PVF: A novel metric for understanding AI programs’ vulnerability in opposition to SDCs in mannequin parameters

PVF: A novel metric for understanding AI programs’ vulnerability in opposition to SDCs in mannequin parameters
PVF: A novel metric for understanding AI programs’ vulnerability in opposition to SDCs in mannequin parameters
  • We’re introducing parameter vulnerability factor (PVF), a novel metric for understanding and measuring AI programs’ vulnerability in opposition to silent information corruptions (SDCs) in mannequin parameters.
  • PVF may be tailor-made to totally different AI fashions and duties, tailored to totally different {hardware} faults, and even prolonged to the coaching section of AI fashions.
  • We’re sharing outcomes of our personal case research utilizing PVF to measure the influence of SDCs in mannequin parameters, in addition to potential strategies of figuring out SDCs in mannequin parameters.

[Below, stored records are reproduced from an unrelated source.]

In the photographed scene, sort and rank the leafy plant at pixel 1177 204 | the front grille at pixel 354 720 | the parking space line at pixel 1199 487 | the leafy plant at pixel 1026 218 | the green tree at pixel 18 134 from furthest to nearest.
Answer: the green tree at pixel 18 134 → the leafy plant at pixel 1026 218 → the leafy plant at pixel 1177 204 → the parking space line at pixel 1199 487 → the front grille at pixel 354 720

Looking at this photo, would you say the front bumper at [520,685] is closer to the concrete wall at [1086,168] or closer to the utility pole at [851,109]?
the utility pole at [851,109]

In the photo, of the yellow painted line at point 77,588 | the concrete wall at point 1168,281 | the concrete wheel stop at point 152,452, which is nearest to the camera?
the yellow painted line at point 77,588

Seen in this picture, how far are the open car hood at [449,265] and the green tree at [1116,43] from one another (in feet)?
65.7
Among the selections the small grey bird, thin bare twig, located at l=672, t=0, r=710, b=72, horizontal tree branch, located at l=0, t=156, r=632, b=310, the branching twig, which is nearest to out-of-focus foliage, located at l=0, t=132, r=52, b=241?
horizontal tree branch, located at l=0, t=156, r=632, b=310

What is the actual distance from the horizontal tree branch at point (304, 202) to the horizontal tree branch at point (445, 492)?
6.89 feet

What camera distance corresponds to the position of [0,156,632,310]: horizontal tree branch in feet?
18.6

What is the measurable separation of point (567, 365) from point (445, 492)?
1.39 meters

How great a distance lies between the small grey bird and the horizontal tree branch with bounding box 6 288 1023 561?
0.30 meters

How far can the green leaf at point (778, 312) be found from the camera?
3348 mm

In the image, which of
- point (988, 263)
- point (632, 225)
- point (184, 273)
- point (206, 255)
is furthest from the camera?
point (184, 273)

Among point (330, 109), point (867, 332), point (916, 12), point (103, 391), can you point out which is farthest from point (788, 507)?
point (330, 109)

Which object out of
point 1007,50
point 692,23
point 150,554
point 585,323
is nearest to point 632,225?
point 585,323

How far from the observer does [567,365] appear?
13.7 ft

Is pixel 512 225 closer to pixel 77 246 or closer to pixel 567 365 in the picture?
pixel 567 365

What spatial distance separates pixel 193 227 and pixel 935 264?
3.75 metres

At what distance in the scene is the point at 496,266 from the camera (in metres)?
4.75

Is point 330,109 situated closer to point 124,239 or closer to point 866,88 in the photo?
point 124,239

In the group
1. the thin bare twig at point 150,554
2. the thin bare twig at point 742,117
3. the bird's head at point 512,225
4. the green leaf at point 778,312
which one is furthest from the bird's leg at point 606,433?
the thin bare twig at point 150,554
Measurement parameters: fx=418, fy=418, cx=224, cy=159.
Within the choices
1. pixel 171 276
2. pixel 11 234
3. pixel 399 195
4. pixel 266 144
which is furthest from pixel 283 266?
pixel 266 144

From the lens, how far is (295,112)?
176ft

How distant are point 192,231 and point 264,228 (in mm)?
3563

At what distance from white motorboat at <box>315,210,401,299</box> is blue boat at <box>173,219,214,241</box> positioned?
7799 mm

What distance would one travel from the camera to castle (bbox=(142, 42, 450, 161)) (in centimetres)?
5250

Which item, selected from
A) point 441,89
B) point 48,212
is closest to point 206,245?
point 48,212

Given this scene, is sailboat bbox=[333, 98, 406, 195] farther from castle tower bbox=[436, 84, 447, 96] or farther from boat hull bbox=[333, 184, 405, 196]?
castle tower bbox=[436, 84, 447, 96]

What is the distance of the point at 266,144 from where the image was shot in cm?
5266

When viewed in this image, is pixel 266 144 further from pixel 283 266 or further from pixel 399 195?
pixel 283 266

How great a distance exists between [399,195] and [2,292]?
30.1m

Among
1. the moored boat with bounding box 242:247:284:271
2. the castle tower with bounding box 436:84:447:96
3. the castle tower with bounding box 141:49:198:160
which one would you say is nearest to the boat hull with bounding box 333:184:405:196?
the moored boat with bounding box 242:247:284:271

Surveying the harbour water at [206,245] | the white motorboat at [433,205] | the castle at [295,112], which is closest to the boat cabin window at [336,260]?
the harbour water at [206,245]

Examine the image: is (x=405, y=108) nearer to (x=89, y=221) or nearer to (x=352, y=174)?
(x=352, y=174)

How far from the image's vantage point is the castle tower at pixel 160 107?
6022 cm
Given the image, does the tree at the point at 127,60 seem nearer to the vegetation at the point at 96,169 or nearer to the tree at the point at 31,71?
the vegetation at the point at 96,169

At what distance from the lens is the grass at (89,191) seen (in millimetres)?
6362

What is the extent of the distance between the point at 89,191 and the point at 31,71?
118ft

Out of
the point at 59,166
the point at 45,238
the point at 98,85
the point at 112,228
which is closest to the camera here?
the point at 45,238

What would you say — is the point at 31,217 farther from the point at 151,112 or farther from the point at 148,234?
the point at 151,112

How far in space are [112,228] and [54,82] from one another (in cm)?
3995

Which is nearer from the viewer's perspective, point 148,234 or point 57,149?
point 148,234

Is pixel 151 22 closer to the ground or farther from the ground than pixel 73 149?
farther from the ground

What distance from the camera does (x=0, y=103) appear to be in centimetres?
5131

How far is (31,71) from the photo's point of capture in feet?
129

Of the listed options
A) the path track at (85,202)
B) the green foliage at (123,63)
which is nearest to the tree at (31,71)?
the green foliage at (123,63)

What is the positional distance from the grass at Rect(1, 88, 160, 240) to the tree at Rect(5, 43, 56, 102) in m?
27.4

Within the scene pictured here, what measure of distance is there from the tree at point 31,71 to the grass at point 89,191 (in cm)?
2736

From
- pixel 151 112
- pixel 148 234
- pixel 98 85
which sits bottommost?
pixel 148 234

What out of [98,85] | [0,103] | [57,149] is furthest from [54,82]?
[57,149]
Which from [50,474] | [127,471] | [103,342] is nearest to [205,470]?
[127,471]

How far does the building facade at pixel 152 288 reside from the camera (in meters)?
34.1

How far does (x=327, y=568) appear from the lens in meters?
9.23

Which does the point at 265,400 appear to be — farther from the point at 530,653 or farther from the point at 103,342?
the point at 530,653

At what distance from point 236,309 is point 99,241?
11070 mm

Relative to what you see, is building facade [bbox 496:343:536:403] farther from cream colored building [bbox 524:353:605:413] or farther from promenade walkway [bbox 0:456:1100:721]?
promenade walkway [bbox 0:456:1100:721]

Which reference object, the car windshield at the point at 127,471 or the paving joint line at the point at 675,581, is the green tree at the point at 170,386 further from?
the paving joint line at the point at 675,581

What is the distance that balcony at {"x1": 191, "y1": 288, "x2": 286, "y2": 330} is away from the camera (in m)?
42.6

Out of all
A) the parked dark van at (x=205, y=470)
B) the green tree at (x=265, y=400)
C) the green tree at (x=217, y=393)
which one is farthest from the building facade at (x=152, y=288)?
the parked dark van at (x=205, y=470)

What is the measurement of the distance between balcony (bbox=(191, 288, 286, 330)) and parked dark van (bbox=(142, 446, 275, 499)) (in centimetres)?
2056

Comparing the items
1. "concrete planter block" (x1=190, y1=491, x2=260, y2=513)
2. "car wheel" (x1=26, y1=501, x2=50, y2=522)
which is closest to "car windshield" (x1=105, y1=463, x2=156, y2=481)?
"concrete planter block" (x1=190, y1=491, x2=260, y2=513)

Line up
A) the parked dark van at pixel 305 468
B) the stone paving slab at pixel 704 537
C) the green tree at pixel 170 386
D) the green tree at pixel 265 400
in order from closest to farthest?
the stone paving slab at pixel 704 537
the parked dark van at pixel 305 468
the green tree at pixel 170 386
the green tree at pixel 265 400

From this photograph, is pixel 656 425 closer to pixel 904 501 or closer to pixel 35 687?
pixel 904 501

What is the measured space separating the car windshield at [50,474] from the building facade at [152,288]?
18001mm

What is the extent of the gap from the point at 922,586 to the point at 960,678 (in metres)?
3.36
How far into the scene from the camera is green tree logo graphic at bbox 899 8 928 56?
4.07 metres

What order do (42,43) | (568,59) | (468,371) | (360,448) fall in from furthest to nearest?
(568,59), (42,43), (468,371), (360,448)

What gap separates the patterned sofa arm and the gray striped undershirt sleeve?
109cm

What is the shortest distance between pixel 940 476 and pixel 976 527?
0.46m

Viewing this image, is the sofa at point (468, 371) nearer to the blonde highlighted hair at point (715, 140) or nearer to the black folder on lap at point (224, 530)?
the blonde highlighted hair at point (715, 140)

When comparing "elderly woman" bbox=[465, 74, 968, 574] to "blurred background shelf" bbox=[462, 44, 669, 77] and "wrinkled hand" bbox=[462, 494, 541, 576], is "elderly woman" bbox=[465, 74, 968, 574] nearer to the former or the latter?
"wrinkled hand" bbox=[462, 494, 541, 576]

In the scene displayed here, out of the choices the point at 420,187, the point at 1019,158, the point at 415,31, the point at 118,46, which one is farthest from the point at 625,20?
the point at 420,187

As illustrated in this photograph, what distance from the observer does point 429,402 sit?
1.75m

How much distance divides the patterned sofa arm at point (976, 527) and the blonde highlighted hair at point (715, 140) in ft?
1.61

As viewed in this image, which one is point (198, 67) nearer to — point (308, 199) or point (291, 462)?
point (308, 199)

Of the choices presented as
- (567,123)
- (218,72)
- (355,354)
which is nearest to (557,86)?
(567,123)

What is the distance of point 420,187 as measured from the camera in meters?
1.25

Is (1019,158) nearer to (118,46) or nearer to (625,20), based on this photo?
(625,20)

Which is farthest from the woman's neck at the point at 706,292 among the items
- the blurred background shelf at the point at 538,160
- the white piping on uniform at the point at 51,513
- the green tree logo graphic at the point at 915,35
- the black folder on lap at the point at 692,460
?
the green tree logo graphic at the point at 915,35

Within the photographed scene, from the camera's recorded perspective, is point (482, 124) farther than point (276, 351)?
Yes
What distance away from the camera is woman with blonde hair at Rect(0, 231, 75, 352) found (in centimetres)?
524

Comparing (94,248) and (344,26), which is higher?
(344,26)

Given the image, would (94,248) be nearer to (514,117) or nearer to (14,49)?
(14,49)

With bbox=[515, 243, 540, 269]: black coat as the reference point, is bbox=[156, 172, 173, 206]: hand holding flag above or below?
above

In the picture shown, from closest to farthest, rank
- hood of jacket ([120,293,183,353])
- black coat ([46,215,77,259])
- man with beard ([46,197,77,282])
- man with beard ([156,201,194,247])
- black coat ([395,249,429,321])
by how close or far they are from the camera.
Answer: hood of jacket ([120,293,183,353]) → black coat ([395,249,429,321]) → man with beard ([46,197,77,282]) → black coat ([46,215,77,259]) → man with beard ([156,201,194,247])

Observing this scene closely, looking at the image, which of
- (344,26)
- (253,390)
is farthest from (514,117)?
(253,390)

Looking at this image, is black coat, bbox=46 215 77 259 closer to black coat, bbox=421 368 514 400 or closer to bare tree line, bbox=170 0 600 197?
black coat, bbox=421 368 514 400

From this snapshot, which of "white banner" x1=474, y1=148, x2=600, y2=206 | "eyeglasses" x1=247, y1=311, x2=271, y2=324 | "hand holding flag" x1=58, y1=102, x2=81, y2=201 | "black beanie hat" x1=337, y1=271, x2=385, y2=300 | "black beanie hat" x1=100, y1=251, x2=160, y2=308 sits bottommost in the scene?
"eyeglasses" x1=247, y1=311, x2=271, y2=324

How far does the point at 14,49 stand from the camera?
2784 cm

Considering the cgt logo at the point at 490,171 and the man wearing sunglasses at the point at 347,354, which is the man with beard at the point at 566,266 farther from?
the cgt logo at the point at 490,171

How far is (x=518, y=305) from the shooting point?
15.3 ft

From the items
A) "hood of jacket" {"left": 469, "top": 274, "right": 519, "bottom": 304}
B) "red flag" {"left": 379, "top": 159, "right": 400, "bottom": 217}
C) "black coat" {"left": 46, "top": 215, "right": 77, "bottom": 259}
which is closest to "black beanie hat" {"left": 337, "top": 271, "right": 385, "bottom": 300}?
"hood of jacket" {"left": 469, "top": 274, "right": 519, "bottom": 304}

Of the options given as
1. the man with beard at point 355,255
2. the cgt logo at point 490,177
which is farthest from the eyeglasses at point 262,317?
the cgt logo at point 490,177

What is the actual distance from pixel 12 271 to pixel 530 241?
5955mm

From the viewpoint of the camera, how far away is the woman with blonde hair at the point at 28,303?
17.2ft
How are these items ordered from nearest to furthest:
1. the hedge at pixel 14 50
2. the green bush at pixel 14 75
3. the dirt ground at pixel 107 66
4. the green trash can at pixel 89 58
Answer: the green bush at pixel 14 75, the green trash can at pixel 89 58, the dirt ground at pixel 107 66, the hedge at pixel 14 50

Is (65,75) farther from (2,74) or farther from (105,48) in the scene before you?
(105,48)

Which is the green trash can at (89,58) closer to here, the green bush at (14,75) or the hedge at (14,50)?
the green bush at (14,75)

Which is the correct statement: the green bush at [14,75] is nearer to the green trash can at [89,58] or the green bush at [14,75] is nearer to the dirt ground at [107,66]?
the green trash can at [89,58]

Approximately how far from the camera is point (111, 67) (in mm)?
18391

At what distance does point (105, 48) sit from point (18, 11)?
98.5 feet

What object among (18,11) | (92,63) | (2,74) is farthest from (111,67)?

Reliability is a crucial side of any profitable AI implementation. However the rising complexity and variety of AI {hardware} programs additionally brings an elevated threat of {hardware} faults corresponding to bit flips. Manufacturing defects, ageing elements, or environmental elements can result in information corruptions – errors or alterations in information that may happen throughout storage, transmission, or processing and lead to unintended adjustments in info.

Silent information corruptions (SDCs), the place an undetected {hardware} fault ends in misguided utility habits, have turn out to be more and more prevalent and troublesome to detect. Inside AI programs, an SDC can create what’s known as parameter corruption, the place AI mannequin parameters are corrupted and their authentic values are altered.

When this happens throughout AI inference/servicing it may probably result in incorrect or degraded mannequin output for customers, in the end affecting the standard and reliability of AI providers.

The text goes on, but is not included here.